Optimizing o2iblnd Performance

From Lustre Wiki
Jump to navigation Jump to search

In addition to defining the LNet interfaces, the kernel module files can be used to supply parameters to other kernel modules used by Lustre. This is commonly used to supply tuning optimizations to the LNet drivers, to maximize performance of the network interface. An example of this optimization can be seen in Lustre version 2.8.0 and later, in the file /etc/modprobe.d/ko2iblnd.conf, which includes the following:

alias ko2iblnd-opa ko2iblnd
options ko2iblnd-opa peer_credits=128 peer_credits_hiw=64 credits=1024 concurrent_sends=256 ntx=2048 map_on_demand=32 fmr_pool_size=2048 fmr_flush_trigger=512 fmr_cache=1 conns_per_peer=4

install ko2iblnd /usr/sbin/ko2iblnd-probe

This configuration is automatically applied to the LNet kernel module when an Intel® Omni-Path interface is installed, but not when a different network interface is present. Please note that when a host is connected to more than one fabric sharing the same Lustre network driver, options set by modprobe will be applied to all interfaces using the same driver. To set individual, per-device tuning parameters, use the Dynamic LNet configuration utility, lnetctl, to configure the interfaces instead.

The following set of options has been defined to optimize the performance of Intel® Omni-Path Architecture. A detailed description is beyond the scope of this exercise, but the following summary provides an overview:

  • peer_credits=128 - the number of concurrent sends to a single peer
  • peer_credits_hiw=64 - High Water mark – when to eagerly return credits
  • credits=1024 - the number of concurrent sends (to all peers)
  • concurrent_sends=256 - send work-queue sizing
  • ntx=2048 - the number of message descriptors that are pre-allocated when the ko2iblnd module is loaded in the kernel
  • map_on_demand=32 - the number of noncontiguous memory regions that will be mapped into a virtual contiguous region
  • fmr_pool_size=2048 - the size of the Fast Memory registration (FMR) pool (must be >= ntx/4)
  • fmr_flush_trigger=512 - the dirty FMR pool flush trigger
  • fmr_cache=1 - enable FMR caching
  • conns_per_peer=4 - create multiple queue pairs per peer to allow higher throughput from a single client. This is of most benefit to OPA interfaces, when coupled with the krcvqs parameter of the OPA hfi1 kernel driver. The hfi1 driver option krcvqs must also be set. It is recommended to set krcvqs=4. In some cases, setting krcvqs=8 will yield improved IO performance, but this can impact other workloads, especially on clients. If queue-pair memory usage becomes excessive, reduce the ko2iblnd conns_per_peer value to 2 and krcvqs=2.

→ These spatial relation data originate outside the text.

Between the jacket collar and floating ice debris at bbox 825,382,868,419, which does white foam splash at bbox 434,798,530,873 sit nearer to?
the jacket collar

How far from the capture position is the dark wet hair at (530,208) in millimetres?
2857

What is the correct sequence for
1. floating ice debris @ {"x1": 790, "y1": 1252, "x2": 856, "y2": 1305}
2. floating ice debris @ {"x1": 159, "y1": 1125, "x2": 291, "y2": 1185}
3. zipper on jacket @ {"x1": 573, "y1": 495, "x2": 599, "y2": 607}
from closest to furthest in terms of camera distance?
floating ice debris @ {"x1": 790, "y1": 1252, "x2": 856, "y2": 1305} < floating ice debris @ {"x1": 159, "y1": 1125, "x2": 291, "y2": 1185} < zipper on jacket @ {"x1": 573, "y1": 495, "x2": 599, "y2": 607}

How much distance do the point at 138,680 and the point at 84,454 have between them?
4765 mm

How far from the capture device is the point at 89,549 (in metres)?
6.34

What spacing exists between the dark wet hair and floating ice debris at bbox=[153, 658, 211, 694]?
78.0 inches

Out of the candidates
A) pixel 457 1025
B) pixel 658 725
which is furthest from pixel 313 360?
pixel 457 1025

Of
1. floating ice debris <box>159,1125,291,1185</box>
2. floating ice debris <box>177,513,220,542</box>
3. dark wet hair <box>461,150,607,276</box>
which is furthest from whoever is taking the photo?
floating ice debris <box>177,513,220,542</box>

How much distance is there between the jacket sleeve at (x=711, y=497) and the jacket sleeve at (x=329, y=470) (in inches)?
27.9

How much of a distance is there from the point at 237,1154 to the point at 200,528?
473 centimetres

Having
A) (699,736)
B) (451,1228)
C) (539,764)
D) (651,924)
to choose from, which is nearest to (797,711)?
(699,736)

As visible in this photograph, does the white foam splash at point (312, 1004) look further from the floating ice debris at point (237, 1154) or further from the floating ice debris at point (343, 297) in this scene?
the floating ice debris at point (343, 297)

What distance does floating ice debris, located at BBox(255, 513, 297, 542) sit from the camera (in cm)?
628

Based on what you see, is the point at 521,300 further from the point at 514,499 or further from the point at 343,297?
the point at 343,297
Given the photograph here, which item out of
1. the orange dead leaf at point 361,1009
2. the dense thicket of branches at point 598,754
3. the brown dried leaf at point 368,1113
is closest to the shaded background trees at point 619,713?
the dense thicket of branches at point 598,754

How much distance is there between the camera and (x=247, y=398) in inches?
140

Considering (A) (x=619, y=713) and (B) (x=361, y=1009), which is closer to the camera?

The default values used by Lustre if no parameters are given is:

  • peer_credits=8
  • peer_credits_hiw=8
  • concurrent_sends=8
  • credits=64

Optimizations are applied automatically on detection of an Intel® high performance network interface. Some of the parameters, such as FMR, are incompatible with other devices, such as Mellanox InfiniBand products using the MLX5 driver. It can be disabled by setting map_on_demand=0 (the default). The configuration file can be modified or deleted to meet the specific requirements of a given installation.

In general, the default ko2iblnd settings work well with Mellanox InfiniBand HCAs and no tuning is normally required. Architecture differences between Intel® fabrics and Mellanox mean that setting universal defaults is very difficult. Intel® OPA and Intel® True Scale Fabric have an architecture that favors lightweight, high-frequency message-passing communications, compared to Mellanox, which has historically placed an emphasis on throughput-oriented workloads. Because Mellanox InfiniBand has historically been the dominant high-speed fabric, LNet driver development has naturally tended in the past to align with this technology, aided by interfaces that are intended to support storage-like workloads. What the above settings do is tune the LNet driver for communications on Intel® fabrics, if present.

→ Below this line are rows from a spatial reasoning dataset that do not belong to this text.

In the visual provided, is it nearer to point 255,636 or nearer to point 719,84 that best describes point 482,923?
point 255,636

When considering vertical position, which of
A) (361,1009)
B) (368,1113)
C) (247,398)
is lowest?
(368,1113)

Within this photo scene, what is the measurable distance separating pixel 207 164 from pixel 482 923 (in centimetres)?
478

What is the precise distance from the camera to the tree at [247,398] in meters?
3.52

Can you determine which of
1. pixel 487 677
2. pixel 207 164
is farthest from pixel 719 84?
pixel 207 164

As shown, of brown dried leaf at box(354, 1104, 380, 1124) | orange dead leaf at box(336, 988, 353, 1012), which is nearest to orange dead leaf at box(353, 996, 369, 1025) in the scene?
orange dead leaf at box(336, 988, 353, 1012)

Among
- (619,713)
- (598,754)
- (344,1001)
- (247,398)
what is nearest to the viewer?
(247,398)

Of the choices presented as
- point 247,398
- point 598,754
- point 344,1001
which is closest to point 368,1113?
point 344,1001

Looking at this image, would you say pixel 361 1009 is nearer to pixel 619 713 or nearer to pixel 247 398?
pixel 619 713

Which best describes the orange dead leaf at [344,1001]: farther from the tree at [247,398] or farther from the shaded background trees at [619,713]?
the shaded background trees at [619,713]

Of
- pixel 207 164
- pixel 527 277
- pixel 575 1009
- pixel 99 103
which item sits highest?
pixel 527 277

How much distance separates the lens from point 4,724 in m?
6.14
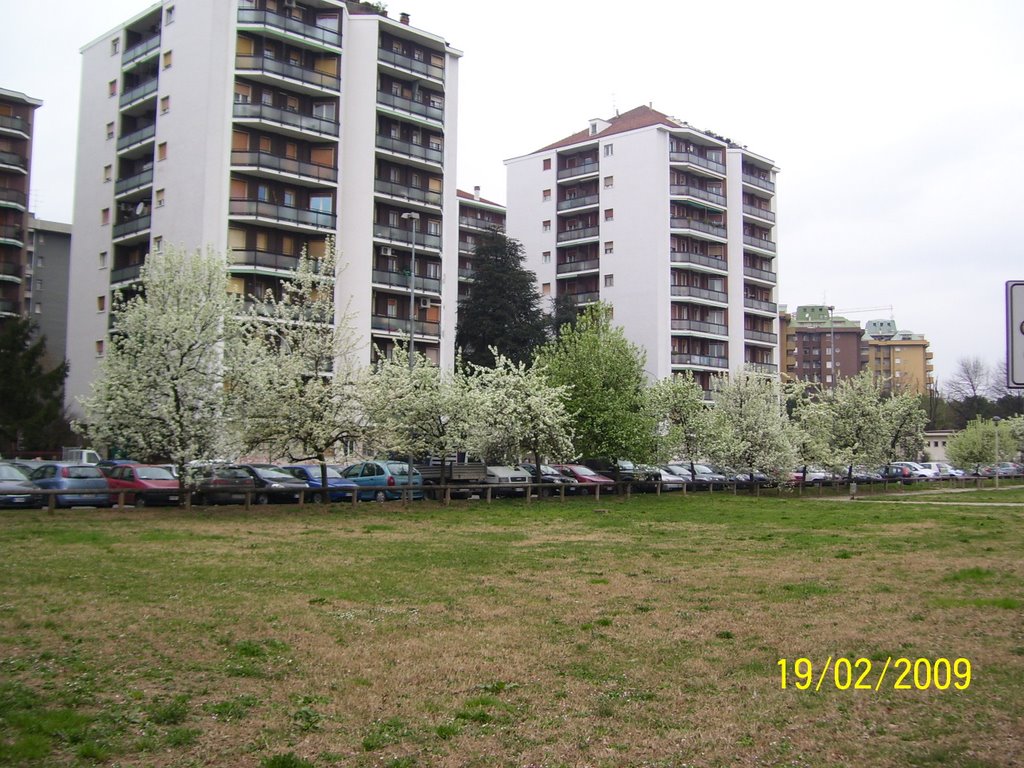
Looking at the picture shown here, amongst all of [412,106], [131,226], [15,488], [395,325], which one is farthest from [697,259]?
[15,488]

Note: It is possible to use the socklnd driver on RDMA fabrics if there is an upper-level protocol that supports TCP/IP traffic, such as the IPoIB driver for InfiniBand fabrics. This use of socklnd on InfiniBand, RoCE, and Intel® OPA networks is not recommended because it will compromise the performance of LNet compared to the RDMA-based o2iblnd, and can have a negative impact on the stability of the resulting network connection. Instead, it is strongly recommended that o2iblnd is used wherever possible; it provides the highest performance with the lowest overheads on these fabrics.

Additional Intel® Omni-Path Optimization

Intel makes the following recommendations for OPA hfi1 driver options for use with Lustre:

options hfi1 krcvqs=4 piothreshold=0 sge_copy_mode=2 wss_threshold=70

Some experimentation with the krcvqs parameter may be required to find the optimal balance of Lustre IO performance against other workloads. Lustre servers may derive additional performance from increasing the value up to 8. For Lustre clients, higher values can improve Lustre performance but might impact application performance.

See also:

irqbalance

The purpose of irqbalance is to distribute hardware interrupts across processors on a multiprocessor system in order to increase performance. According to the Intel Omni-Path tuning guide (download pdf bundle), setting the irqbalance hint policy to exact can be beneficial to the hfi1 receive and send DMA interrupt algorithms in the driver.

To install the irqbalance package, run the following command:

yum -y install irqbalance

Once installed, edit /etc/sysconfig/irqbalance, and add the following line:


IRQBALANCE_ARGS=--hintpolicy=exact

Enable the irqbalance service and reload the configuration (make sure the HFI1 driver is loaded first):

systemctl restart irqbalance.service